Exercise tasks:
[a] In the article on Jessica Snyder and Parkinson's disease, how old was she when she received her official diagnosis of young-onset Parkinson's?
[b] Write the next few paragraphs of the article on Jessica Snyder and Parkinson's disease, picking up after its final sentence.
━━━━━ Passage for review
Retired Coast Guard Lt. Commander Jessica Snyder is on a mission to bring visibility to an often-overlooked group: Female veterans living with Parkinson’s disease.
“I’m no longer on the path of being a starred admiral, but I’ve found a different avenue to be of service,” she said.
Snyder began experiencing symptoms of Parkinson’s disease in 2013, just a year after returning from a combat tour in the Middle East. She received an official diagnosis of young-onset Parkinson’s disease six years later, at just 39 years old.
Most people with Parkinson’s develop symptoms at 50 years of age or older, according to the Parkinson’s Foundation. One million people in the United States live with the disease today.
“I was so young,” she said. “I had some weird issues I could’t really place,”
Those “weird issues” included bladder incontinence, sleep behavior and blood pressure problems.
“I went from getting a little light-headed after doing 25 burpees to bending over to tie my shoes and feeling like I was going to pass out.”
At the time, military doctors chalked it up to Snyder’s entering middle age, being a woman, and anxiety and stress.
“I was going through fertility treatment, so combine that with the hormones, I thought they were probably right,” she said.
Snyder’s diagnosis came just before she transferred from a desk job in Washington, D.C. where she was in charge of 3,400 people’s careers and helping them find a pathway in life to an operational job where she would led a 145-person unit that could deploy anywhere in the world within 72 hours.
“I honestly didn’t know a lot about Parkinson’s disease at the time,” she said. “My grandfather had Parkinson’s disease. He was diagnosed in his late 50s.”
Snyder jumped in headfirst after her diagnosis, seeking out support groups, resources and community to better understand Parkinson’s and how to live well with it.
“I was searching all the different things. Women with Parkinson’s. Young people with Parkinson's. Military with Parkinson's,” she said. “That’s when the Parkinson’s Foundation first popped up.”
━━━━━━━━━━
━━━━━ The data
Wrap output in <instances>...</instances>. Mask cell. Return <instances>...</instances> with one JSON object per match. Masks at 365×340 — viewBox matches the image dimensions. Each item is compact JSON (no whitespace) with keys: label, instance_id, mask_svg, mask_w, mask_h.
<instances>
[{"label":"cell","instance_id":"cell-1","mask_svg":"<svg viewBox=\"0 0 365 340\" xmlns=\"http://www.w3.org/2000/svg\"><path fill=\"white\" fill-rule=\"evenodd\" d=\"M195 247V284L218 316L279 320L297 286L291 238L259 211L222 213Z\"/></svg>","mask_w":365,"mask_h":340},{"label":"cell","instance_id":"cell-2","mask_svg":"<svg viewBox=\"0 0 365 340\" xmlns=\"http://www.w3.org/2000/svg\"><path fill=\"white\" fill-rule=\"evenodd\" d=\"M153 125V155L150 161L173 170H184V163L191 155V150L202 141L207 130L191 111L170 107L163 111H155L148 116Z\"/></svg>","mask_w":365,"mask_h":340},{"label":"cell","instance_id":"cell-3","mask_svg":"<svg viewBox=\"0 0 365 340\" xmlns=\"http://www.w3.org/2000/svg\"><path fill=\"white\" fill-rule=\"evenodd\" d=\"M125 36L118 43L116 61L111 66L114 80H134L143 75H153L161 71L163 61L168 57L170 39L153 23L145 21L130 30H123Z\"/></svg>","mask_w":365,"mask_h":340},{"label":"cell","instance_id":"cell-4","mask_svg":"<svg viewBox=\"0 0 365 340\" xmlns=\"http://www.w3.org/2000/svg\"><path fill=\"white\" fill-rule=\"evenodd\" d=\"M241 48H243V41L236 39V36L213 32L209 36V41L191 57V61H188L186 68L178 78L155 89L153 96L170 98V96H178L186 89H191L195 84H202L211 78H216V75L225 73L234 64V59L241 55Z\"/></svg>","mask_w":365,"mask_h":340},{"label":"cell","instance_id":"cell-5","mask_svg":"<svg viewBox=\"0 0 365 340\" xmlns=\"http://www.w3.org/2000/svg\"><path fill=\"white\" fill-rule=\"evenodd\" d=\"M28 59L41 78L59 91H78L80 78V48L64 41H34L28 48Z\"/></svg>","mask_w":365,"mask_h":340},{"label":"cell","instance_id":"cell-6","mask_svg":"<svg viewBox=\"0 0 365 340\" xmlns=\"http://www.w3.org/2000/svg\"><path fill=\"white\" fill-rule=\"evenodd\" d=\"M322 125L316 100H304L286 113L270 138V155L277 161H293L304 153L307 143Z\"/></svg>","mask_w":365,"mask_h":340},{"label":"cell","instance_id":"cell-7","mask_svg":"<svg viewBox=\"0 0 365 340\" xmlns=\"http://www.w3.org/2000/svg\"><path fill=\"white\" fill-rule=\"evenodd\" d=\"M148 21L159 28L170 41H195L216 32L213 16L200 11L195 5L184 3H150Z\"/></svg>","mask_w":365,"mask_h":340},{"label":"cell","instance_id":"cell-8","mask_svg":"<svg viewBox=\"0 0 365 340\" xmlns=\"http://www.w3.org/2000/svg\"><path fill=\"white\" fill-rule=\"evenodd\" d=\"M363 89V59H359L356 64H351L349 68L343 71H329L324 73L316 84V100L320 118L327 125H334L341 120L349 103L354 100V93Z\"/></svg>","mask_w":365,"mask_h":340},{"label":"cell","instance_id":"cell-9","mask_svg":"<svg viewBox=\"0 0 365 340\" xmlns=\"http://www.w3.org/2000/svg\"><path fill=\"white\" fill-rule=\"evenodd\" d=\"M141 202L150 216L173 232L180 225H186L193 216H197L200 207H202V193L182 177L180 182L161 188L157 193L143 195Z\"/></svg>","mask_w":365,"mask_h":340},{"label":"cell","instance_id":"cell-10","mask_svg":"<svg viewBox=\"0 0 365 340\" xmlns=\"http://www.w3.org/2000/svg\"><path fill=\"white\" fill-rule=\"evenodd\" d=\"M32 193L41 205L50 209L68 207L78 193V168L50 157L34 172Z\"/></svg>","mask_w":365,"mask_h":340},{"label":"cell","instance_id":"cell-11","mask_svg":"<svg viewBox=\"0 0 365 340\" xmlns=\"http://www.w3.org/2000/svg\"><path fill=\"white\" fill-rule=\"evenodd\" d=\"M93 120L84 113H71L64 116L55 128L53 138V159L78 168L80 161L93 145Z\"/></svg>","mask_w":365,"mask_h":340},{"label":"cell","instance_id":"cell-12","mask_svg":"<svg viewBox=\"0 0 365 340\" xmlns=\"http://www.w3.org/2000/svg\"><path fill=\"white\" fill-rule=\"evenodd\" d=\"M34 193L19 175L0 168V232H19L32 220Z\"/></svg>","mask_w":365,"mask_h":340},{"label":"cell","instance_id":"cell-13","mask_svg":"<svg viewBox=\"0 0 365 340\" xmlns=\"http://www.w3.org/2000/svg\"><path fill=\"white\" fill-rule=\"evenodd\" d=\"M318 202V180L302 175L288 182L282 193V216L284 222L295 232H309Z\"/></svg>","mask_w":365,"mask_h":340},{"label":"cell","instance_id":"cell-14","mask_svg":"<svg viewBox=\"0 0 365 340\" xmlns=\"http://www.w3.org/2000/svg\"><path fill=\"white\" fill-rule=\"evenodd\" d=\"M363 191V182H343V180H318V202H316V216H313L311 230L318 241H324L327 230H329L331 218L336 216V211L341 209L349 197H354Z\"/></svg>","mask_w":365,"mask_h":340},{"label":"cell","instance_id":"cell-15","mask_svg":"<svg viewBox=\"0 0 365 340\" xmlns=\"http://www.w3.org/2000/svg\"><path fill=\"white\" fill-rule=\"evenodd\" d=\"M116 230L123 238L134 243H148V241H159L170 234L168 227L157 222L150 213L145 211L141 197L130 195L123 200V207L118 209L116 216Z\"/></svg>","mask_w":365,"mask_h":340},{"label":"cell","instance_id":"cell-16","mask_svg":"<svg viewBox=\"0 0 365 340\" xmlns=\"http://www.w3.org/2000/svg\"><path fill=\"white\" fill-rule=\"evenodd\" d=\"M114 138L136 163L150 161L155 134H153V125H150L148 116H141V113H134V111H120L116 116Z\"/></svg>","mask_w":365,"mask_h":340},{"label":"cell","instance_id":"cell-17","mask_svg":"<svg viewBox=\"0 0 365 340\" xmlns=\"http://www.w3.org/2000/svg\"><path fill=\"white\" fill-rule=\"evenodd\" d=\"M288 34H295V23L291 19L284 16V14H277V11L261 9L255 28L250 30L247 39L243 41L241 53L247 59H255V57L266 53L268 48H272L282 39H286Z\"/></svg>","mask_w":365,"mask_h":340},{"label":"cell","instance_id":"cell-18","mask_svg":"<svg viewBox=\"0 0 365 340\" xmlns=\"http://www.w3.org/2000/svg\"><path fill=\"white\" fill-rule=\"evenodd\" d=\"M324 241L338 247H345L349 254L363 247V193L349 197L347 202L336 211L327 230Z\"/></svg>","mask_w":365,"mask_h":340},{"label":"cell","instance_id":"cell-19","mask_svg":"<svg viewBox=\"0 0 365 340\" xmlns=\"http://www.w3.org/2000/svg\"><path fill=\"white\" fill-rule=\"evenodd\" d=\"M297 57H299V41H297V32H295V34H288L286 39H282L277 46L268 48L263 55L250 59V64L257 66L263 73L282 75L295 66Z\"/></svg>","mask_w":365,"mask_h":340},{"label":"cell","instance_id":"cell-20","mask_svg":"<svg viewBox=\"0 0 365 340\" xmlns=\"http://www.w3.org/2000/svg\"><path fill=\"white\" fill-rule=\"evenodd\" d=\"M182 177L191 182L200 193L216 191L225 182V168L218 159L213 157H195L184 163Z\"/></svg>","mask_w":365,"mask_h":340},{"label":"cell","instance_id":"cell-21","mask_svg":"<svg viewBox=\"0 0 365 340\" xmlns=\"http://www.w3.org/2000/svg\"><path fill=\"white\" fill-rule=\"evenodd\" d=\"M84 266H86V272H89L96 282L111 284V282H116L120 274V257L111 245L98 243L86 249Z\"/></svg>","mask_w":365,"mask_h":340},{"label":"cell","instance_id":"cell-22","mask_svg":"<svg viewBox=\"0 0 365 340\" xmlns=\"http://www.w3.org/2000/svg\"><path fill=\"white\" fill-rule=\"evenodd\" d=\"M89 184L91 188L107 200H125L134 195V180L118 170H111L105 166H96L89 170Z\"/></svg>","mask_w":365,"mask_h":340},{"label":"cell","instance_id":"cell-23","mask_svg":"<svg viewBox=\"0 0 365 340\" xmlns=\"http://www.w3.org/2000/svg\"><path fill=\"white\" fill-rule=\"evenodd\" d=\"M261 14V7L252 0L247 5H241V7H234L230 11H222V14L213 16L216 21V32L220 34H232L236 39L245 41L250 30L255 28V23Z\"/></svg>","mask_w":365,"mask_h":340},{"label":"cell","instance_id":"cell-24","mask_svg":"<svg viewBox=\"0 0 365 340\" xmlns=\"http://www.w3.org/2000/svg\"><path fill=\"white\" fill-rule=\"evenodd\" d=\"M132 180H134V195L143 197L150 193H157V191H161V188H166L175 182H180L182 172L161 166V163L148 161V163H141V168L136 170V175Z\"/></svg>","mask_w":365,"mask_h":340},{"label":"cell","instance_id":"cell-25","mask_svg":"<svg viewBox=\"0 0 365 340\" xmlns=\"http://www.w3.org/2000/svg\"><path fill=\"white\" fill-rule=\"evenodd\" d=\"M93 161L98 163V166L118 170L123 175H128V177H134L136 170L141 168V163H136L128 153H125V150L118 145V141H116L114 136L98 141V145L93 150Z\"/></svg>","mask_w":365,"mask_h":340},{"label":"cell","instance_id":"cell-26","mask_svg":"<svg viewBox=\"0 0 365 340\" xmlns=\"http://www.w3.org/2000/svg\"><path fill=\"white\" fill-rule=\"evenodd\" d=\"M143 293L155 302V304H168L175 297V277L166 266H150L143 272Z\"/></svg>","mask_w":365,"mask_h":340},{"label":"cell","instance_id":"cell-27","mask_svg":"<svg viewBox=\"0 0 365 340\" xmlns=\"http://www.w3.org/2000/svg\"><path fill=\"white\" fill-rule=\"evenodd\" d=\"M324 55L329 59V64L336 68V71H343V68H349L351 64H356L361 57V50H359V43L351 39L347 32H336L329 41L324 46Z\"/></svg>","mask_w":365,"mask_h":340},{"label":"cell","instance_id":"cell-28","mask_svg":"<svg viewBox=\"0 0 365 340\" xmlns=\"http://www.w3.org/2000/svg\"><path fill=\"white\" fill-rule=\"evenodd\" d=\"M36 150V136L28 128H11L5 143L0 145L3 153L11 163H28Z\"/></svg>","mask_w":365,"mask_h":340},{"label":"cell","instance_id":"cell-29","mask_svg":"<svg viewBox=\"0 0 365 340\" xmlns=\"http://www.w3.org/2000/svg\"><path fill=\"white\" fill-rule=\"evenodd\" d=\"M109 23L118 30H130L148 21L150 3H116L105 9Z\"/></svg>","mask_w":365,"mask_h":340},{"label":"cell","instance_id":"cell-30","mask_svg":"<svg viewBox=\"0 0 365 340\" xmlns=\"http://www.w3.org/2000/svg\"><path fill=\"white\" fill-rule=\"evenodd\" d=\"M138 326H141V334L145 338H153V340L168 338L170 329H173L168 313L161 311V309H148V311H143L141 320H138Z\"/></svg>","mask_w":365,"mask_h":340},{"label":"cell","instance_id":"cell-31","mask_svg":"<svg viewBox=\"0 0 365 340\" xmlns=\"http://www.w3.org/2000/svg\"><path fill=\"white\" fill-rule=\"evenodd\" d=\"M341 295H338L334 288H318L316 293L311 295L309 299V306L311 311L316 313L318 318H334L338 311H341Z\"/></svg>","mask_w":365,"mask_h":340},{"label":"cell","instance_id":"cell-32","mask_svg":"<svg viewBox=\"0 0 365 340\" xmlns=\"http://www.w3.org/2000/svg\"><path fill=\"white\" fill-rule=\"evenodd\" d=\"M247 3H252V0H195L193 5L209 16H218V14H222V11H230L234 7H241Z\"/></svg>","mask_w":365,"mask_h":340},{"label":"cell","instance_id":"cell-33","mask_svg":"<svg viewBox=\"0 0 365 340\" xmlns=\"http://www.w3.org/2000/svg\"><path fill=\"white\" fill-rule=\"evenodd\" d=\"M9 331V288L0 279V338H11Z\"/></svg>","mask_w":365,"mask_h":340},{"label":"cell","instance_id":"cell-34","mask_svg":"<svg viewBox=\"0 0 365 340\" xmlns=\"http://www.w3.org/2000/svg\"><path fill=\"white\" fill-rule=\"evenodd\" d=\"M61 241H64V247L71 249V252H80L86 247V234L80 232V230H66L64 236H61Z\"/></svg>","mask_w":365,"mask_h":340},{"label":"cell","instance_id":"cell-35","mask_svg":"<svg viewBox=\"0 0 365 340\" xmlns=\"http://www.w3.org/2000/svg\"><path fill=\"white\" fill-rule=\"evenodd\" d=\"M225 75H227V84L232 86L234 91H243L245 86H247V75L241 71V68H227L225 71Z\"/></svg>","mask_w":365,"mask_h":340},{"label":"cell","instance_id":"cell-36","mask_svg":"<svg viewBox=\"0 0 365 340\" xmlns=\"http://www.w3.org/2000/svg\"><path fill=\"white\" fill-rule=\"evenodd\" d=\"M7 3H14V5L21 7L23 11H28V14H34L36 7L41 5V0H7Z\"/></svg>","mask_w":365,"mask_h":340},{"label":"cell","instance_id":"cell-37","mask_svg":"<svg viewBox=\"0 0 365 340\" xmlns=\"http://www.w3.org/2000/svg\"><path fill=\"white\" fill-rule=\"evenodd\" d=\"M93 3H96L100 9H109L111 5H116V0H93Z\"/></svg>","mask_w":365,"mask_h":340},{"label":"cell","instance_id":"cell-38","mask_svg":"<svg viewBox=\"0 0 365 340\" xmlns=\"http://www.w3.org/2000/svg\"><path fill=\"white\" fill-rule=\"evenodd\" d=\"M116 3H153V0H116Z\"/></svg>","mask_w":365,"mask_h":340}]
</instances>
━━━━━━━━━━
Task-by-task outputs:
[a] She was 39 years old.

[b]
But Snyder quickly noticed that many Parkinson's resources didn’t reflect people like her – they featured older white men, not young female veterans.
”I just wasn’t finding a lot of information that looked like me or pertained to me at the time,” she said.
But Snyder discovered she was not alone. More than 110,000 veterans with Parkinson’s disease receive care through the. Department of Veterans Affairs. Since 2020, the Parkinson’s Foundation and VA have formally partnered to improve the health, well-being, and quality of life for veterans living with Parkinson’s.
Snyder sought out support groups at the VA and through the Parkinson’s Foundation, which is now her community. Driven by a sense of mentorship, Snyder now volunteers her time mentoring newly diagnosed veterans and women navigating the VA system, helping them find guidance and connection.
“Mentorship drives me,” she siad.
While the exact cause of the disease is unknown, research suggests that its cause can be linked to genetic and environmental factors. For some veterans, developing Parkinson’s disease can be associated with exposure to Agent Orange or other herbicides during military service. Veterans with Parkinson’s who were exposed to certain herbicides during their service may be eligible for VA disability compensation and health care.
The Parkinson’s Foundation also has a toll-free Helpline at 1-800-4PD-INFO. In the last year alone, more than 2,600 Helpline cases concerned veterans.